Snagging works continue at delayed Wick Campus

Wick Community Campus (pic from Ryder Architecture)
Wick Community Campus (pic from Ryder Architecture)

Snagging works are continuing at the much-delayed Wick Campus project in the Highlands.

The £48.5 million development, which includes a new High School, Newton Park Primary School, and community facilities, was originally set for completion in 2014.

However, the project has been plagued by number of issues and delays.

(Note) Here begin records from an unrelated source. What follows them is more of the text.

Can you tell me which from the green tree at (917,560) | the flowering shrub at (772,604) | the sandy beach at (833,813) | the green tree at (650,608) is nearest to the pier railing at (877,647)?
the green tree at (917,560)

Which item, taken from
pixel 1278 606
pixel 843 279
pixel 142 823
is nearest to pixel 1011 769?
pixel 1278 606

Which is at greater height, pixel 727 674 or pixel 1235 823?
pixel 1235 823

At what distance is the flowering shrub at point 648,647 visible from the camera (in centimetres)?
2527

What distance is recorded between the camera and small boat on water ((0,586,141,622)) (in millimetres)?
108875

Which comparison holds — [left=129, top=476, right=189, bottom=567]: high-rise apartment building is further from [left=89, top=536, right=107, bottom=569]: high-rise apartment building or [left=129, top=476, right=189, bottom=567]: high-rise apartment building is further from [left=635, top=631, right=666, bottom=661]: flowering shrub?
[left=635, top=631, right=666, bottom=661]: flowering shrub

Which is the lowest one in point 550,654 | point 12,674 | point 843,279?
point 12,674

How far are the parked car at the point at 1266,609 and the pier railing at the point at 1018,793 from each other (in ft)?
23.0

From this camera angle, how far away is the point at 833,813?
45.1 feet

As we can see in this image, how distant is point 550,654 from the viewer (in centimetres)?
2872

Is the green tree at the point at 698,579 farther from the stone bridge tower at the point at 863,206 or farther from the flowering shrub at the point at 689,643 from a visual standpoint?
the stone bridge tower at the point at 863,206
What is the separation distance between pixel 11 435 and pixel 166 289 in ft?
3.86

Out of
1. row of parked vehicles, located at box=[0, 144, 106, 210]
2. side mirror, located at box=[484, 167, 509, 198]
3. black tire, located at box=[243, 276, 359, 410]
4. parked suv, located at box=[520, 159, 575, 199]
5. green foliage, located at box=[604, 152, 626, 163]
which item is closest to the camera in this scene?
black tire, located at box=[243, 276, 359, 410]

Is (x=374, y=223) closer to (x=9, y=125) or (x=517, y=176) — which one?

Despite pupils finally moving into the facility at the end of April, concerns have been raised over the facility’s design and construction.

In a letter to the Wick Stakeholder Group, Wick High School Parent Council and Newton Park Primary School Parent Council, the Highland Council stated: “As stakeholders will be aware, the council deferred the opening date of the new Campus to ensure there was sufficient time for the council to commission the various systems within the building, undertaken checks and inspections, and ensure that the building was operationally safe and ready before opening.

“The Campus has been handed over to the council by hub North Scotland and Morrison Construction, following a very thorough and robust inspection and certification regime throughout the construction period. Part of that process includes expert assessment, independent of the council and hub/Morrison.”

In the letter, the council outlined a description of the process leading to facility handover:

  • Highland Council had its own Clerk of Works regularly on site during construction to review and monitor quality of work, and health and safety
  • Morrison Construction undertook their own quality, health, safety and environmental reviews
  • Regular monthly project review meetings took place on-site, including Highland Council, hub and Morrison’s staff
  • An independent structural engineer’s assessment was commissioned by Highland Council
  • Additional site visits and inspections by council engineering staff have taken place in relation to mechanical and electrical systems pre and post-handover
  • An independent assessment and certification of the facility was a formal part of the facility handover process
  • A statutory inspection of the works by Building Control to ensure the building is safe for occupation in line with the Scottish Building Technical Standards
  • Identification of building snagging matters is undertaken by Hub, Morrison’s and Highland Council staff, and all logged within a common system
  • The Highland Council has review and sign-off of all snagging works prior to closure of such items as complete
  • Highland Council officers were on site to witness commissioning and testing of mechanical and electrical systems prior to opening of the facility

The council added the discovery of a ‘deflected’ steel beam saw the local authority commission its own independent engineer’s assessment to provide assurance and the beam was subsequently replaced. In addition, the engineer’s provided assurance over a ‘cracked’ concrete staircase on the campus, as well as scaffolding which was photographed underneath the stairs.

The local authority added: “As a result of the recent Sauna fire, the council and Facilities Management provider moved quickly to address the immediate damage and in liaison with High Life Highland bring leisure facilities back into safe use at the earliest opportunity. It has been agreed that an independent investigation will be undertaken to understand the cause of the fire.

“We trust that this letter provides assurance regarding the safety of the Campus facility, and provides some clarity around matters reported within the media.”